挑战 A ->
节选里以“9.”开头编号的小节标题有哪些?请全部列出。
挑战 B ->
请一字不差地抄写条目中从开头到含有“Write the LilyPond”的那一行为止的部分,首尾两行都包括在内。

阅读节选 ->
□ □ □ □ □ □ □

Nim 完全指南 / 09 字符串处理
第 09 章:字符串处理
9.1 字符串基础
Nim 的 string 类型是引用计数、可变的字节序列。默认编码为 UTF-8。
# 创建字符串
let s1 = "Hello, World!" # 字面量
let s2 = """多行 # 原始字符串(不处理转义)
字符串,包含 "引号" 也无需转义"""
let s3: string = "" # 空字符串
let s4 = newString(10) # 10 个空字符的字符串
# 字符串是值类型(引用计数)
var a = "hello"
var b = a
b.add(" world")
echo a # "hello"(不受影响)
echo b # "hello world"
9.2 字符串拼接
# 使用 & 运算符(推荐)
let first = "Hello"
let second = "World"
let greeting = first & ", " & second & "!"
echo greeting # Hello, World!
# 使用 add 方法(原地修改)
var result = ""
result.add("Hello")
result.add(", ")
result.add("World")
echo result # Hello, World!
# join 连接
import std/strutils
let words = @["Nim", "is", "awesome"]
echo words.join(" ") # "Nim is awesome"
echo words.join(", ") # "Nim, is, awesome"
echo words.join("") # "Nimisawesome"
# repeat 重复
echo "Ha".repeat(3) # "HaHaHa"
echo "=-".repeat(20) # "=--=--=--=--=--=--=--=--=--=--"
9.3 字符串插值(strformat)
strformat 模块提供 Python 风格的格式化字符串:
import std/strformat
let name = "Nim"
let version = 2
let pi = 3.14159
# 基本插值
echo &"Hello, {name}!" # Hello, Nim!
echo &"Version: {version}" # Version: 2
# 格式化数字
echo &"Pi = {pi:.2f}" # Pi = 3.14
echo &"Pi = {pi:.6f}" # Pi = 3.141590
# 宽度对齐
echo &"|{'left':<10}|{'center':^10}|{'right':>10}|"

□ □ □ □ □ □ □

待处理材料 ->
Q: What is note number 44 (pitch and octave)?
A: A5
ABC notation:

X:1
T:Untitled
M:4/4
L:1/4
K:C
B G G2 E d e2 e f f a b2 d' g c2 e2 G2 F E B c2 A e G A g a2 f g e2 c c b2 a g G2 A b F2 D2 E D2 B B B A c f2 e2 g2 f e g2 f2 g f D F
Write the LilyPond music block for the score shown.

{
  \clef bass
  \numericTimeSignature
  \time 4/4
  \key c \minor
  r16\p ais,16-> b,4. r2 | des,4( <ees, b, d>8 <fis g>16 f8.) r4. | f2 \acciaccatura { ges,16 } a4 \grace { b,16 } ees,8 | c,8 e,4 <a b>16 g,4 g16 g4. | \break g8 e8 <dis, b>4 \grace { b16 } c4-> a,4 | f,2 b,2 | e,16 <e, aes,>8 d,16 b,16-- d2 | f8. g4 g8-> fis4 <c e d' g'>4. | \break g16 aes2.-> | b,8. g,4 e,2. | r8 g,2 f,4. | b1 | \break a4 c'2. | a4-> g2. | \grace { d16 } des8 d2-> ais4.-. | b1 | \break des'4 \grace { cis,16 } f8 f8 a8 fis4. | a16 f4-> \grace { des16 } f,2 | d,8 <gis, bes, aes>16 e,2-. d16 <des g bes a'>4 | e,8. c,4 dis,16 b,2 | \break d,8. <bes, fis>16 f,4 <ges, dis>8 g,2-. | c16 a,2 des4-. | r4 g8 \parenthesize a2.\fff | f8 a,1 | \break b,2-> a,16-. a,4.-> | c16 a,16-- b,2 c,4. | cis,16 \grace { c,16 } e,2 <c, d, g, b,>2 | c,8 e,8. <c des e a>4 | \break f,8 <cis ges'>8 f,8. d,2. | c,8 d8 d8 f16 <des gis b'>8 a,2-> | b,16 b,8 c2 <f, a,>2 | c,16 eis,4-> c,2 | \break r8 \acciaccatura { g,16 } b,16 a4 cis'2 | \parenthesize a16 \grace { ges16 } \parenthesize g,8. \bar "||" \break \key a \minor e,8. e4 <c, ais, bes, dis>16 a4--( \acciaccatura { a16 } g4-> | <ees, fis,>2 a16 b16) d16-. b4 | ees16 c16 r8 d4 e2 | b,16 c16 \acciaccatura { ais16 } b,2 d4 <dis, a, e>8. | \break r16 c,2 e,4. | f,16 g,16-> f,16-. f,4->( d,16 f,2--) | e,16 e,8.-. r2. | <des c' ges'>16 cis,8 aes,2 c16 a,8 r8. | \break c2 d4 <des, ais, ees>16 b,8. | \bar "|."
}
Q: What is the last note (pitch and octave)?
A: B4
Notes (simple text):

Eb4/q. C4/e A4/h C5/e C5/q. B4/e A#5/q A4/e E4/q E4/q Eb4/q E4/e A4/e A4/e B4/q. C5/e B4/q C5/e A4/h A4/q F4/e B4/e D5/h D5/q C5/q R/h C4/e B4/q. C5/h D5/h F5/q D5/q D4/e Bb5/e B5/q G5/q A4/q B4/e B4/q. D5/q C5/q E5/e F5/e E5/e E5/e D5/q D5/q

□ □ □ □ □ □ □

输出 A ->
9.1 字符串基础
9.2 字符串拼接
9.3 字符串插值(strformat)

输出 B ->
Q: What is note number 44 (pitch and octave)?
A: A5
ABC notation:

X:1
T:Untitled
M:4/4
L:1/4
K:C
B G G2 E d e2 e f f a b2 d' g c2 e2 G2 F E B c2 A e G A g a2 f g e2 c c b2 a g G2 A b F2 D2 E D2 B B B A c f2 e2 g2 f e g2 f2 g f D F
Write the LilyPond music block for the score shown.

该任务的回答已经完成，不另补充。